We’ll find out Monday, Nov. 9, when Canadian Queen’s University’s Human Media Lab professor Roel Vertegaal and his students will unleash their “BitDrones” at the ACM Symposium on User Interface Software and Technology in Charlotte, North Carolina.

Programmable matter

Vertegaal believes his BitDrones invention is the first step towards creating interactive self-levitating programmable matter — materials capable of changing their 3D shape in a programmable fashion, using swarms of tiny quadcopters. Possible applications: real-reality 3D modeling, gaming, molecular modeling, medical imaging, robotics, and online information visualization.
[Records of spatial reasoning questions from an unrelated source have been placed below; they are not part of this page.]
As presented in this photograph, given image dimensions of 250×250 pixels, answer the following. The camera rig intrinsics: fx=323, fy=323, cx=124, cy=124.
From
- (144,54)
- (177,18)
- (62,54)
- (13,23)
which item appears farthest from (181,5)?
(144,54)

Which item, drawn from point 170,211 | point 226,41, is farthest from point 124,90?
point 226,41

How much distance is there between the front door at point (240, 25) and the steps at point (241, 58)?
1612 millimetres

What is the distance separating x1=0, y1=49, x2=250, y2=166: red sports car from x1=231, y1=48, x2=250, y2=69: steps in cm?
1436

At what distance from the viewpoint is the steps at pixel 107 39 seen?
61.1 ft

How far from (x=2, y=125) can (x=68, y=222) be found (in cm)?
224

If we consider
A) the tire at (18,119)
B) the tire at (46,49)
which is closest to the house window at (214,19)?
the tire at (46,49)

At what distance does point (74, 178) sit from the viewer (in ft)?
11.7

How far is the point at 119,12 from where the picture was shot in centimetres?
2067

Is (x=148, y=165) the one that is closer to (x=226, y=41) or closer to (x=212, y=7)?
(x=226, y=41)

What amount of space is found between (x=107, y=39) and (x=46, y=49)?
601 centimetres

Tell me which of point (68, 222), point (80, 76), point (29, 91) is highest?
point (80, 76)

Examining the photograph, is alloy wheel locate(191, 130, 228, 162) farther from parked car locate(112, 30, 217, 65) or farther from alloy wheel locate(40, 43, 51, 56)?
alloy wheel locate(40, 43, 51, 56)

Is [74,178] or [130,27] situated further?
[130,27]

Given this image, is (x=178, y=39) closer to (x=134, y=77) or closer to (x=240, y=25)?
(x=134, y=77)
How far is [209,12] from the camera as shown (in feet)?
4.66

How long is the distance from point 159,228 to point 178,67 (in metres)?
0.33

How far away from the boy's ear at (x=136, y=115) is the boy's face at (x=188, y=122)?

“BitDrones brings flying programmable matter closer to reality,” says Vertegaal. “It is a first step towards allowing people to interact with virtual 3D objects as real physical objects.”

Vertegaal and his team at the Human Media Lab created three types of BitDrones, each representing self-levitating displays of distinct resolutions.

PixelDrones are equipped with one LED and a small dot matrix display. Users could physically explore a file folder by touching the folder’s associated PixelDrone, for example. When the folder opens, its contents are shown by other PixelDrones flying in a horizontal wheel below it. Files in this wheel are browsed by physically swiping drones to the left or right.

PixelDrone (credit: Roel Vertegaal)

ShapeDrones are augmented with a lightweight mesh and a 3D-printed geometric frame; they serve as building blocks for real-time, complex 3D models.

ShapeDrones (credit: Roel Vertegaal)

DisplayDrones are fitted with a curved flexible high-resolution touchscreen, a forward-facing video camera and Android smartphone board. Remote users could move around locally through a DisplayDrone with Skype for telepresence. A DisplayDrone can automatically track and replicate all of the remote user’s head movements, allowing a remote user to virtually inspect a location and making it easier for the local user to understand the remote user’s actions.

DisplayDrone (credit: Roel Vertegaal)

All three BitDrone types are equipped with reflective markers, allowing them to be individually tracked and positioned in real time via motion capture technology. The system also tracks the user’s hand motion and touch, allowing users to manipulate the voxels in space.

“We call this a ‘real reality’ interface rather than a virtual reality interface. This is what distinguishes it from technologies such as Microsoft HoloLens and the Oculus Rift: you can actually touch these pixels, and see them without a headset,” says Vertegaal.

The system currently only supports a dozen comparatively large 2.5 to 5 inch sized drones, but the team is working to scale up their system to support thousands of drones measuring under a half-inch in size, allowing users to render more seamless, high-resolution programmable matter.

Other forms of programmable matter

BitDrones are somewhat related to MIT Media Lab scientist Neil Gershenfeld’s “programmable pebbles” — reconfigurable robots that self-assemble into different configurations (see A reconfigurable miniature robot), MIT’s “swarmbots” — self-assembling swarming microbots that snap together into different shape (see MIT inventor unleashes hundreds of self-assembling cube swarmbots), J. Storrs Hall’s “utility fog” concept in which a swarm of nanobots, called “foglets,” can take the shape of virtually anything, and change shape on the fly (see Utility Fog: The Stuff that Dreams Are Made Of), and Autodesk Research’s Project Cyborg, a cloud-based meta-platform of design tools for programming matter across domains and scales.

Human Media Lab | BitDrones: Interactive Flying Microbots Show Future of Virtual Reality is Physical

Abstract of BitDrones: Towards Levitating Programmable Matter Using Interactive 3D Quadcopter Displays

In this paper, we present BitDrones, a platform for the construction of interactive 3D displays that utilize nano quadcopters as self-levitating tangible building blocks. Our prototype is a first step towards supporting interactive mid-air, tangible experiences with physical interaction techniques through multiple building blocks capable of physically representing interactive 3D data.